At the time, a GB News spokesperson told the Guardian: “GB News abhors racism and hate in all its forms and would never allow it on the channel.”

Mark Steyn said: "Do knock it off with the conspiracy b****cks. Naomi Wolf is a practicing Jew and, as such, joked on my show that she was therefore 'allowed' to make the Nazi comparison.

"The Israeli cardiologist quoted by Andrew Bridgen presumed the same thing, as did the many Jewish scientists from around the world who wrote the open letter to Mr Sunak calling on the Conservative Party to withdraw its slander.

"The notion that merely mentioning the governing party of Germany from 1933-1945 is enough to get an observant Jew labeled a Jew-hater is patently absurd.

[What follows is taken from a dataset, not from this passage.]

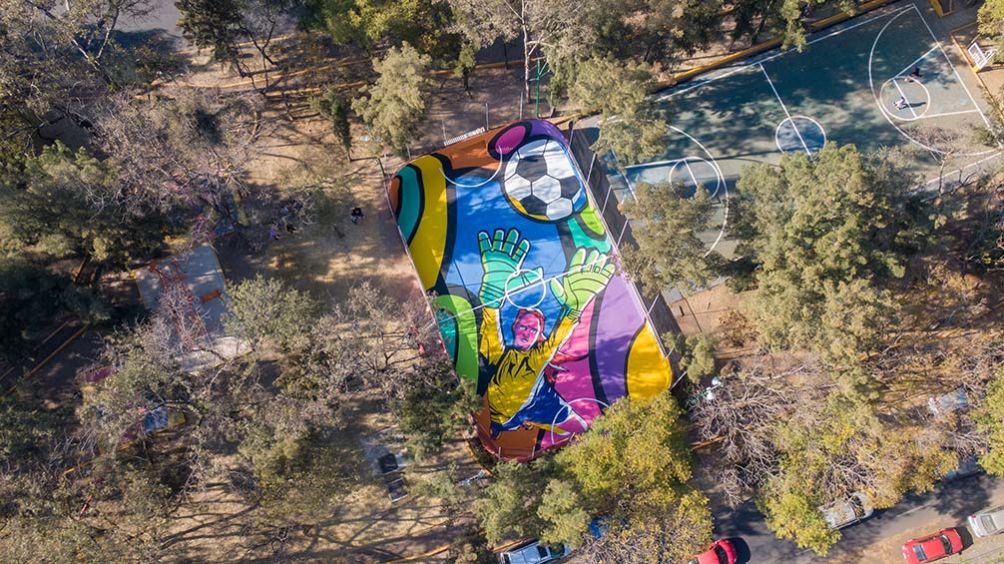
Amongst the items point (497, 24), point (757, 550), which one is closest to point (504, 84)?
point (497, 24)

"The issue here is that Ofcom is exceeding its statutory authority in a way none of its predecessor entities - the IBA, the Radio Authority, etc - ever did.

"It has become a kangaroo court, micromanaging UK media coverage on critical aspects of public policy in ways that deeply damage free and open discourse in a land that was once the crucible of liberty.

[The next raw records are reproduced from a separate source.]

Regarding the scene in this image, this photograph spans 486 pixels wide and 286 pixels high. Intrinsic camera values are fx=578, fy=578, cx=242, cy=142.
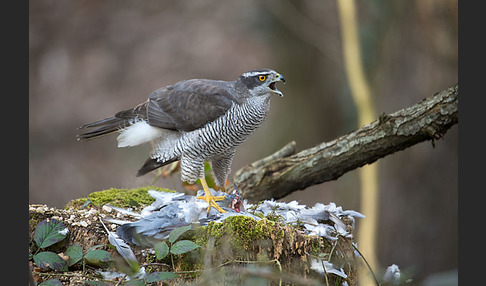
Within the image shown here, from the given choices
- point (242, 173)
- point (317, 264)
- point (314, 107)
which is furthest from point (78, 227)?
point (314, 107)

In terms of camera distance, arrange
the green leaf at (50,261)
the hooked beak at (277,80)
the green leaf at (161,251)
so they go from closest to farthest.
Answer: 1. the green leaf at (161,251)
2. the green leaf at (50,261)
3. the hooked beak at (277,80)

"I am already taking Ofcom to court over their previous decision, and we will add this latest rubbish to the charge sheet."

A spokesperson for GB News said: “We accept Ofcom’s finding that our former presenter Mark Steyn and his guest Naomi Wolf breached the Ofcom code in their broadcast about Covid vaccines last October.

"Mr Steyn last appeared on the channel five months ago. GB News chose to be an Ofcom-regulated channel and we are proud to play our part in bringing a wider range of opinion to Britain’s media landscape.

"We take Ofcom compliance seriously and we also take freedom of speech seriously. The balance between these two is not always clear cut and presents vital issues for our democracy.

"The Communications Act of 2003 and the Ofcom Code which stemmed from it were not framed with channels like ours in mind, nor did they fully envisage the current mix of news and opinion in broadcast, or indeed the online and social media world.

"We welcome the opportunity to meet Ofcom and to work with them in ensuring that our legal freedoms to speak freely are robustly protected, while remaining aligned with some of the best journalism and broadcasting standards in the world.”

Naomi Wolf has been contacted for comment.